# Check Switch



## Al Fischer (Mar 27, 2012)

When setting up my 211k in the RV using a single legacy LNB on a Winegard Crank Up Dish the instruction from Winegard is to let the 211k runa Check Switch with the coax from the dish disconnected to 'clear the switch settings'.

This takes 16 minutes to go through all 38 steps! 

Is there any way to just zap the stored settings to the cleared state that would take less than 16 looong minutes?


----------



## Ray [email protected] Network (Dec 28, 2010)

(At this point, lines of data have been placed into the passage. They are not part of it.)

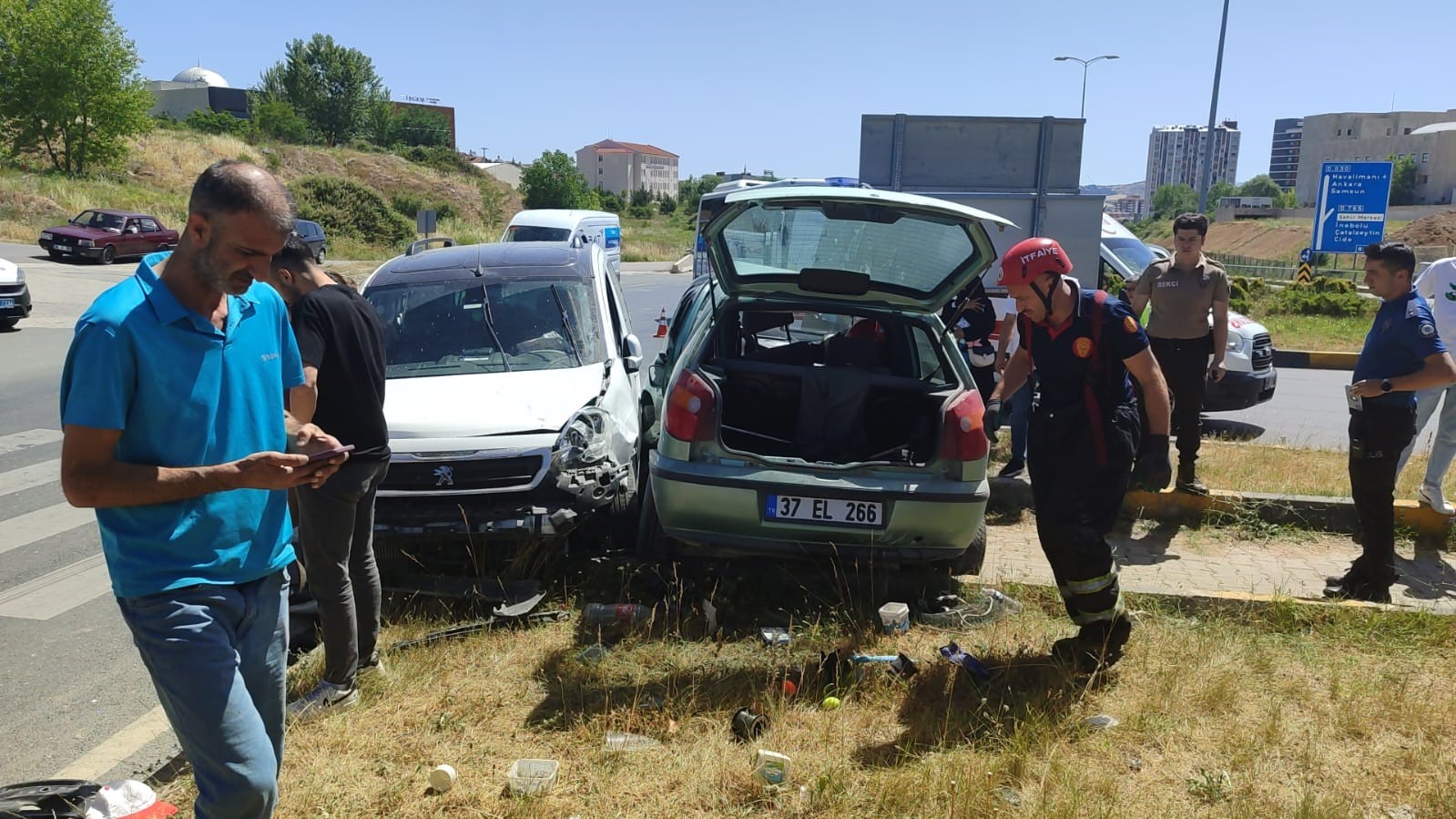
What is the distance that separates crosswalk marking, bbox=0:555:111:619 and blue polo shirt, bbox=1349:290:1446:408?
21.8 feet

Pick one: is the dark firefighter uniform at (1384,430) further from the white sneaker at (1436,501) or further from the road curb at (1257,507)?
the road curb at (1257,507)

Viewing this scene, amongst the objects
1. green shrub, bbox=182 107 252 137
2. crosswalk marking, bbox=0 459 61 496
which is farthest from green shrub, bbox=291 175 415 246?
crosswalk marking, bbox=0 459 61 496

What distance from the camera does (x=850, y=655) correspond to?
4363 mm

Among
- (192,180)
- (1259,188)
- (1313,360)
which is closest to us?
(1313,360)

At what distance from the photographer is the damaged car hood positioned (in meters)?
4.97

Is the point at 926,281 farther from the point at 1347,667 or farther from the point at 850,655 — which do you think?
the point at 1347,667

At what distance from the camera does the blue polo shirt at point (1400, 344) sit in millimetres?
5031

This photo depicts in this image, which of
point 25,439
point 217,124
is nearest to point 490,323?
point 25,439

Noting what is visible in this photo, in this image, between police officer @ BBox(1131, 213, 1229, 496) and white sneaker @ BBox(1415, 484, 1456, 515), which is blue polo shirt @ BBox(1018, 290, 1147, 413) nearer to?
police officer @ BBox(1131, 213, 1229, 496)

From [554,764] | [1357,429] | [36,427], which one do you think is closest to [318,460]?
[554,764]

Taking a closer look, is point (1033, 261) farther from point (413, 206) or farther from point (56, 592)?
point (413, 206)

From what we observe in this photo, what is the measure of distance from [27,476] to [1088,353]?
24.8 feet

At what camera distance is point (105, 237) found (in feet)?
91.8

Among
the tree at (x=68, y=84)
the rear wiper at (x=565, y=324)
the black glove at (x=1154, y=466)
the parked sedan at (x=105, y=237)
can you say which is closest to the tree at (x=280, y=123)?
the tree at (x=68, y=84)
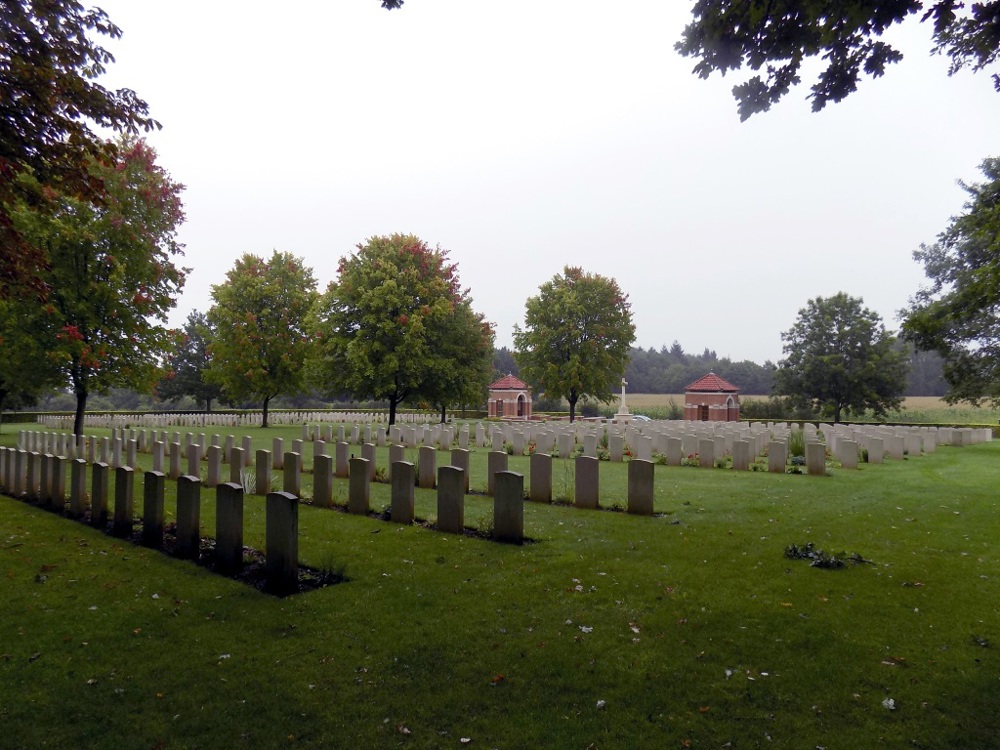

When the receiver sees the LNB, especially with the new dishes, it will run through, normally, 4 steps. With the coax not connected to the receiver from the dish, it will run through all 38 steps because it is not finding what it should. In answer to your question, without the coax connected to the receiver, the time needed to complete the check switch can not be sped up. If you have further questions, please let me know. Thanks.



Al Fischer said:


> When setting up my 211k in the RV using a single legacy LNB on a Winegard Crank Up Dish the instruction from Winegard is to let the 211k runa Check Switch with the coax from the dish disconnected to 'clear the switch settings'.
> 
> This takes 16 minutes to go through all 38 steps!
> 
> Is there any way to just zap the stored settings to the cleared state that would take less than 16 looong minutes?


----------



## Al Fischer (Mar 27, 2012)

OK. Maybe not to speed up the 38 stems but is there a better way to take a rcvr from home set up for a 3 LNB dish and connect and use it on a single LNB?

The procedure of doing it with the coax only results in clearing the matrix. I would expect ther might be a 'magic key' sequence that would do the same thing!


----------



## BobaBird (Mar 31, 2002)

Clearing the matrix can be useful for troubleshooting. Unless you're having problems, you should be able to connect directly to the other LNB/switch setup and run the check switch.


----------



## Al Fischer (Mar 27, 2012)

Thanks! I'll give that a try this afternoon. Figured that being new to this I would try the 'approved' Wonegard method first. Eliminating the 16 minutes to just clear the matrix is all I need.

One check switch withe the single LNB would be a big improvement.

When I get this down pat I will probably put together a 'HowTo'. It's needed!


----------